EMILY BLUNT: My aim is to seduce you in this… [to Nighy] Mortifying, isn’t it?
BILL NIGHY: It’s a bit spooky.
EB: I’m enjoying your embarrassment.
BN: It isn’t unlike the way in which Emily and I, what they laughingly call ‘interact’, in real life anyway.
EB: [laughs] What is my aim in life?
BN: To humiliate and embarrass me. To make me cringe and blush. When I read the script, I thought, “Fuck me, somebody’s been reading our e-mails.” It’s a romantic comedy. I’m old enough to be her grandfather which puts it in a rarely-visited cul-de-sac of the genre.
EB: I’ve got to say you’re quite cat-like in this film. We did a scene the other day where we have to run out of a hotel and you really did surprise me!
BN: As soon as you reach 40 and you break into any kind of sweat, people start saying things like, “Wow, you can actually move.” I’m not fucking dead yet.

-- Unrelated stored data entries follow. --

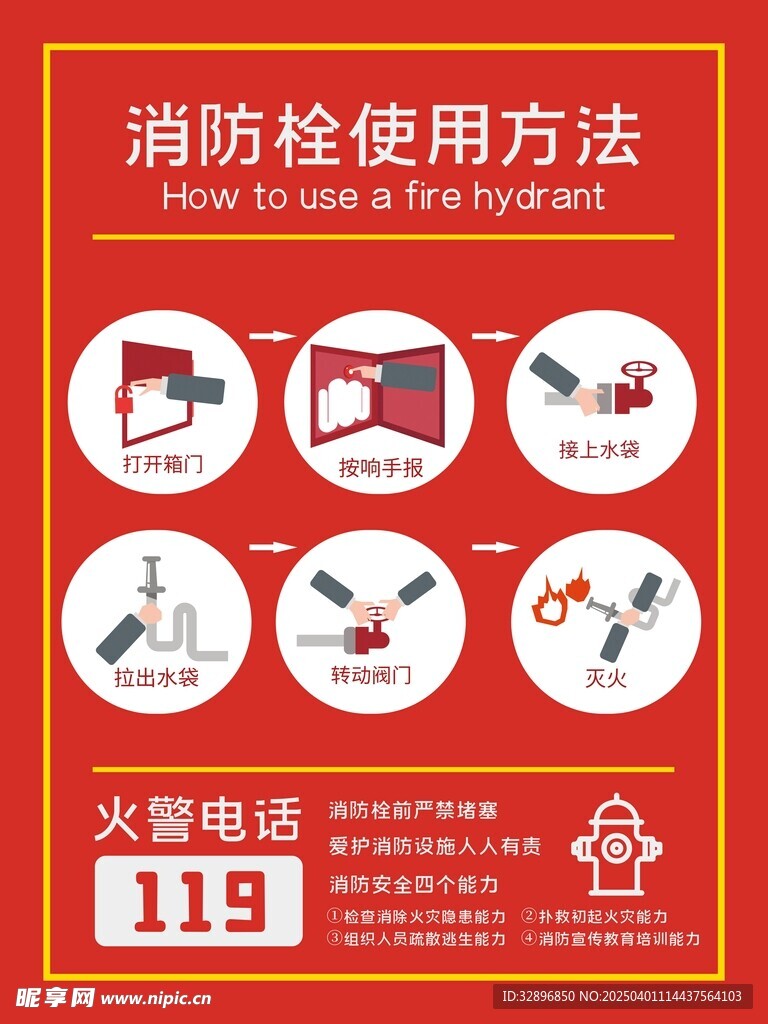 消防栓使用方法
How to use a fire hydrant

打开箱门

按响手报

接上水袋

拉出水袋

转动阀门

灭火

火警电话

119

消防栓前严禁堵塞
爱护消防设施人人有责
消防安全四个能力
①检查消除火灾隐患能力 ②扑救初起火灾能力
③组织人员疏散逃生能力 ④消防宣传教育培训能力

昵享网 www.nipic.cn

ID:32896850 NO:20250401114437564103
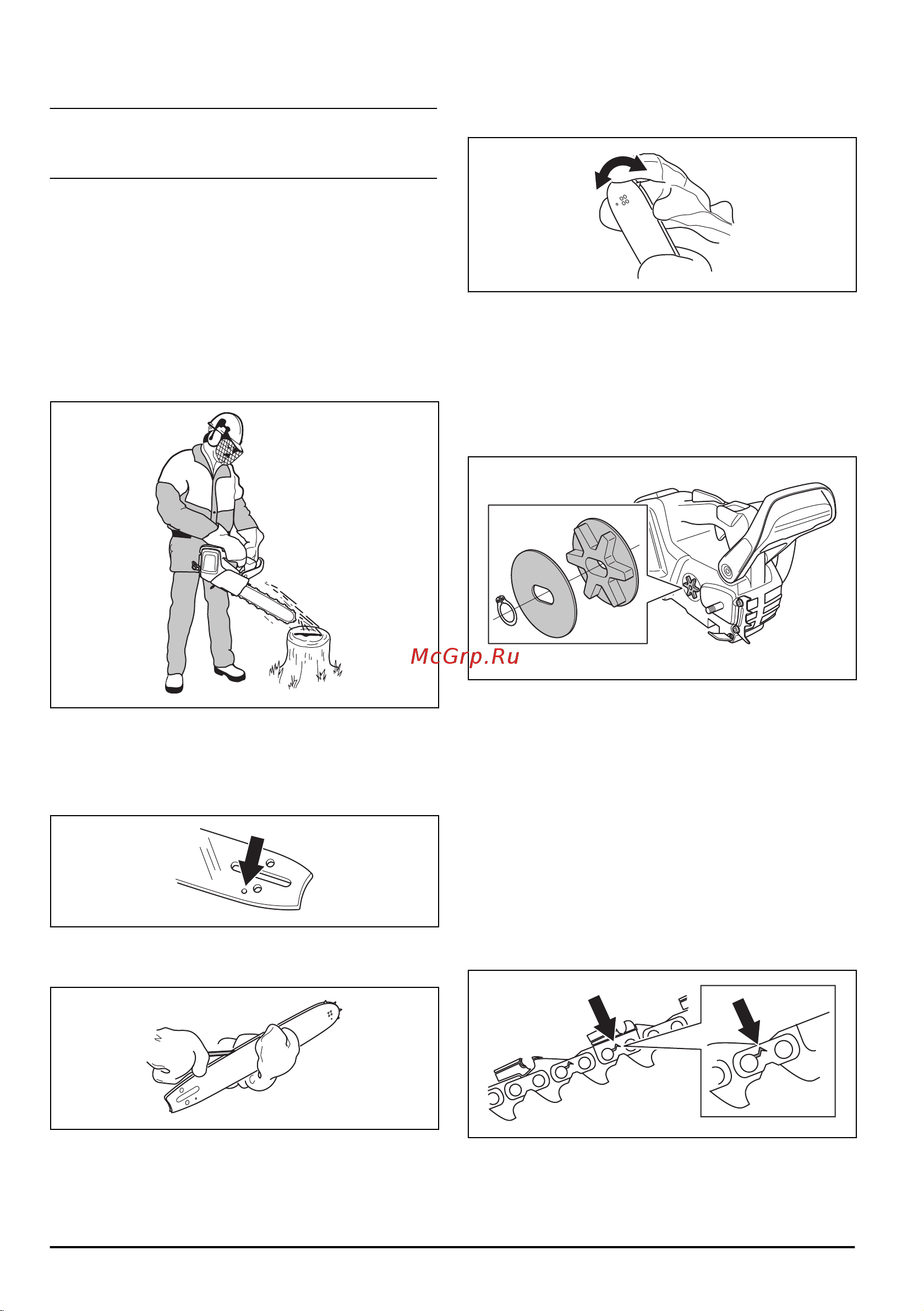 McGrp.Ru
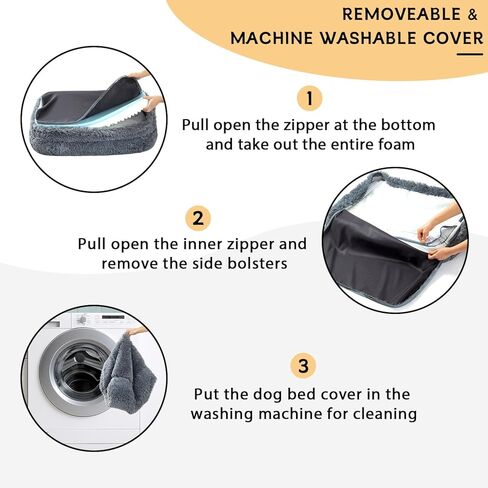 REMOVEABLE &
MACHINE WASHABLE COVER

1

Pull open the zipper at the bottom and take out the entire foam

2

Pull open the inner zipper and remove the side bolsters

3

Put the dog bed cover in the washing machine for cleaning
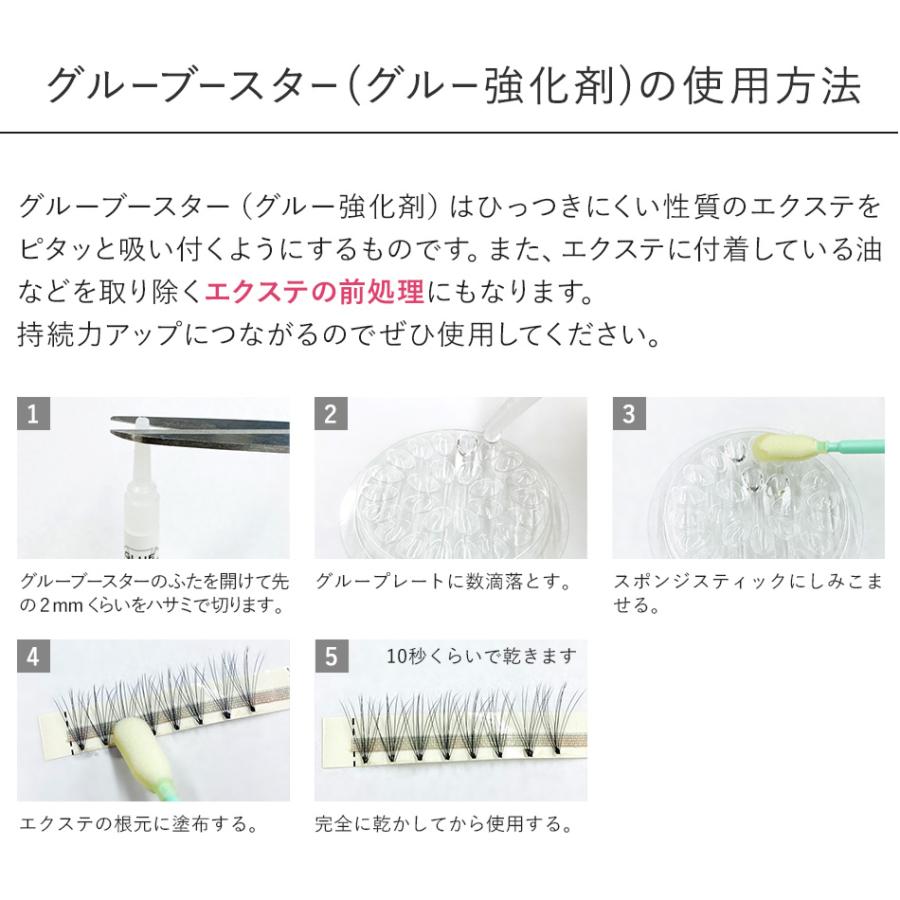 グルーブースター（グルー強化剤）の使用方法

グルーブースター（グルー強化剤）はひっつきにくい性質のエクステをピタッと吸い付くようにするものです。また、エクステに付着している油などを取り除くエクステの前処理にもなります。
持続力アップにつながるのでぜひ使用してください。

1

グルーブースターのふたを開けて先の２mmくらいをハサミで切ります。

2

グループレートに数滴落とす。

3

スポンジスティックにしみこませる。

4

エクステの根元に塗布する。

5

10秒くらいで乾きます

完全に乾かしてから使用する。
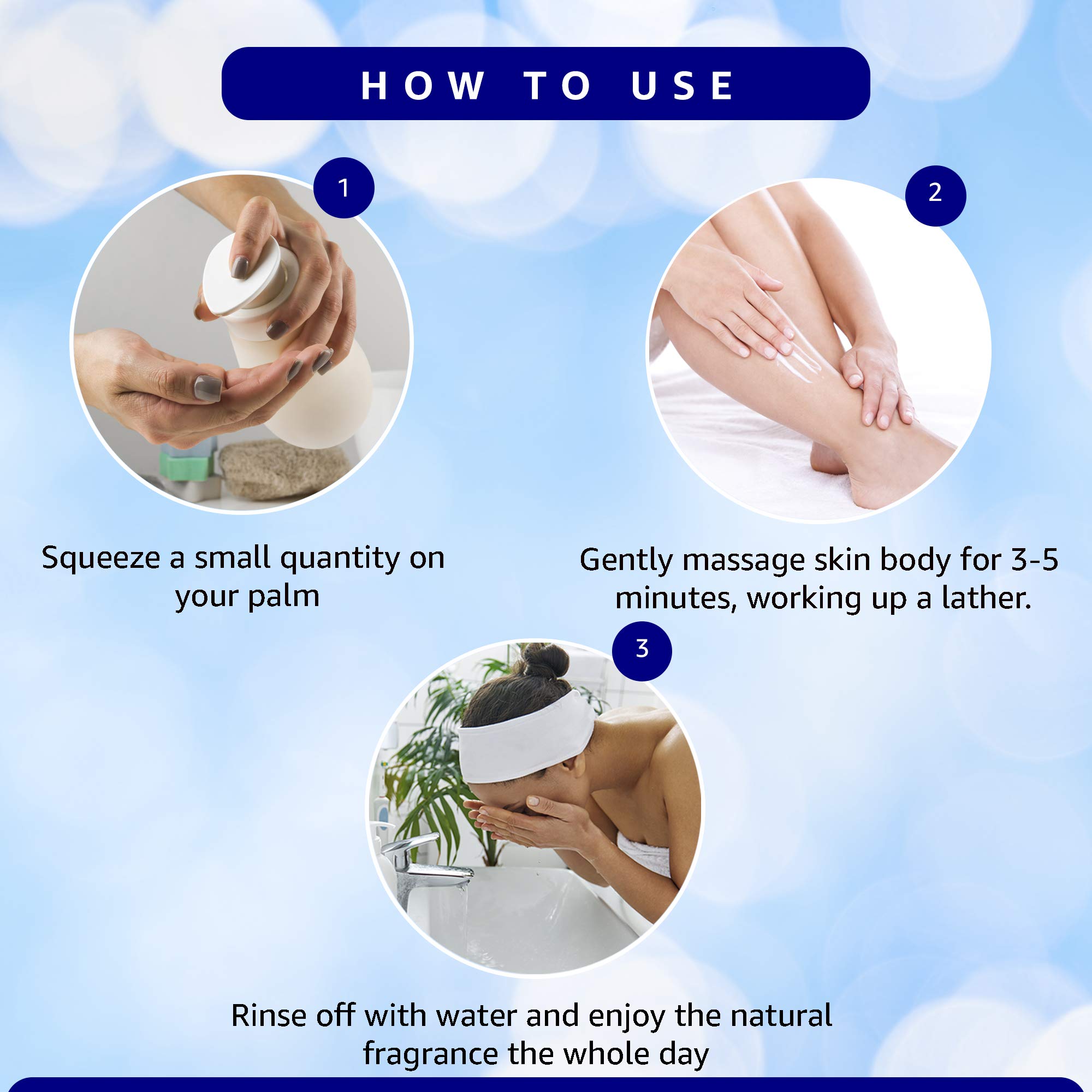 HOW TO USE

1

Squeeze a small quantity on your palm

2

Gently massage skin body for 3-5 minutes, working up a lather.

3

Rinse off with water and enjoy the natural fragrance the whole day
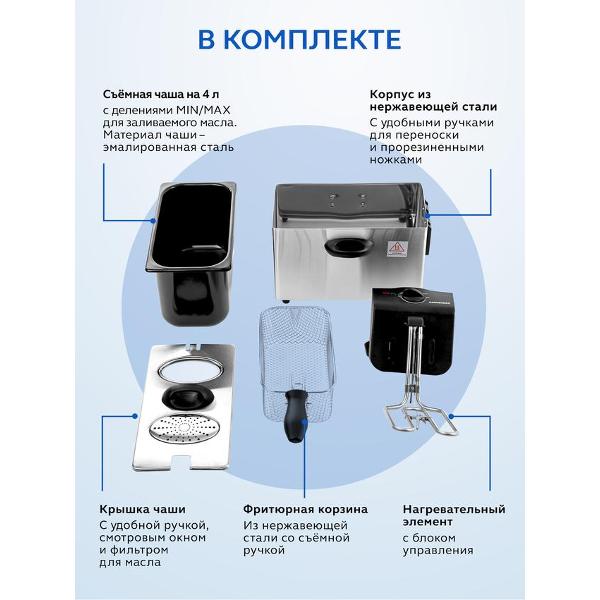 В КОМПЛЕКТЕ

Съёмная чаша на 4 л
с делениями MIN/MAX для заливаемого масла. Материал чаши – эмалированная сталь

Корпус из нержавеющей стали
С удобными ручками для переноски и прорезиненными ножками

Крышка чаши
С удобной ручкой, смотровым окном и фильтром для масла

Фритюрная корзина
Из нержавеющей стали со съёмной ручкой

Нагревательный элемент
с блоком управления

EB: Bill runs and fires guns, I steal shit. I’m a highly sexed kleptomaniac. I think I attempt most people in the film. Except Rupert Grint.
BN: Whereas Victor has never slept with anybody. Or even held hands. I’m a lonely, sad, anal, middle-aged hitman.
EB: I don’t want to call it a British comedy. This will be chic and smart…
BN: If there’s a comedy poster for this film, I will kill myself.
EB: I’ll vomit.
BN: She’ll just vomit and move on because she’s young and has a future. I will actually kill myself.